-- begin Information provided --

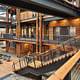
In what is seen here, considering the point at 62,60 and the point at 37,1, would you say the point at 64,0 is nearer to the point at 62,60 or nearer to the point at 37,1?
the point at 37,1

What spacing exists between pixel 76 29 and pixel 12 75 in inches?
386

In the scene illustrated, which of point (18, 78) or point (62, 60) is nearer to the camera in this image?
point (62, 60)

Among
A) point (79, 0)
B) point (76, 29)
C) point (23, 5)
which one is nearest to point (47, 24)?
point (76, 29)

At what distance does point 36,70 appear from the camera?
715 cm

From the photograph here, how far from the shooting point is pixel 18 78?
843cm

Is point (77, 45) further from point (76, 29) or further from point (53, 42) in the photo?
point (76, 29)

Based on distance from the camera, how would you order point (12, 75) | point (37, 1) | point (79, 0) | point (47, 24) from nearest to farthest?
point (37, 1) → point (12, 75) → point (79, 0) → point (47, 24)

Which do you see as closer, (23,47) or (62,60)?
(62,60)

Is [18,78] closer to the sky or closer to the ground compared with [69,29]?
closer to the ground

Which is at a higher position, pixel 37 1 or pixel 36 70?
pixel 37 1

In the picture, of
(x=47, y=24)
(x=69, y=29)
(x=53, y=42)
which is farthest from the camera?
(x=47, y=24)

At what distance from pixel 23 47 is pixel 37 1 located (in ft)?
48.2

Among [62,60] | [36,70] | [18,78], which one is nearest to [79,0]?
[62,60]

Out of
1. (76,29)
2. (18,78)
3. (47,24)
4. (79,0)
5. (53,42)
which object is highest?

-- end Information provided --

| Problem to solve |
Rewrite all of the lines above, substituting "viewer" for each "camera" and changing nothing else. Omit the pictures from your answer.

| Completed task |
In what is seen here, considering the point at 62,60 and the point at 37,1, would you say the point at 64,0 is nearer to the point at 62,60 or nearer to the point at 37,1?
the point at 37,1

What spacing exists between pixel 76 29 and pixel 12 75 in inches?
386

In the scene illustrated, which of point (18, 78) or point (62, 60) is nearer to the viewer in this image?
point (62, 60)

Among
A) point (79, 0)
B) point (76, 29)
C) point (23, 5)
which one is nearest to point (47, 24)?
point (76, 29)

At what distance does point 36,70 appear from the viewer?
715 cm

From the photograph here, how far from the shooting point is pixel 18 78?
843cm

Is point (77, 45) further from point (76, 29) or further from point (53, 42) in the photo?
point (76, 29)

Based on distance from the viewer, how would you order point (12, 75) | point (37, 1) | point (79, 0) | point (47, 24) from nearest to farthest?
point (37, 1) → point (12, 75) → point (79, 0) → point (47, 24)

Which do you see as closer, (23,47) or (62,60)?
(62,60)

Is [18,78] closer to the sky or closer to the ground compared with [69,29]?
closer to the ground

Which is at a higher position, pixel 37 1 or pixel 36 70?
pixel 37 1

In the picture, of
(x=47, y=24)
(x=69, y=29)
(x=53, y=42)
which is farthest from the viewer?
(x=47, y=24)

At what distance from pixel 23 47 is pixel 37 1 located (in ft)?
48.2

Among [62,60] | [36,70] | [18,78], which one is nearest to [79,0]?
[62,60]

Out of
1. (76,29)
2. (18,78)
3. (47,24)
4. (79,0)
5. (53,42)
which object is highest?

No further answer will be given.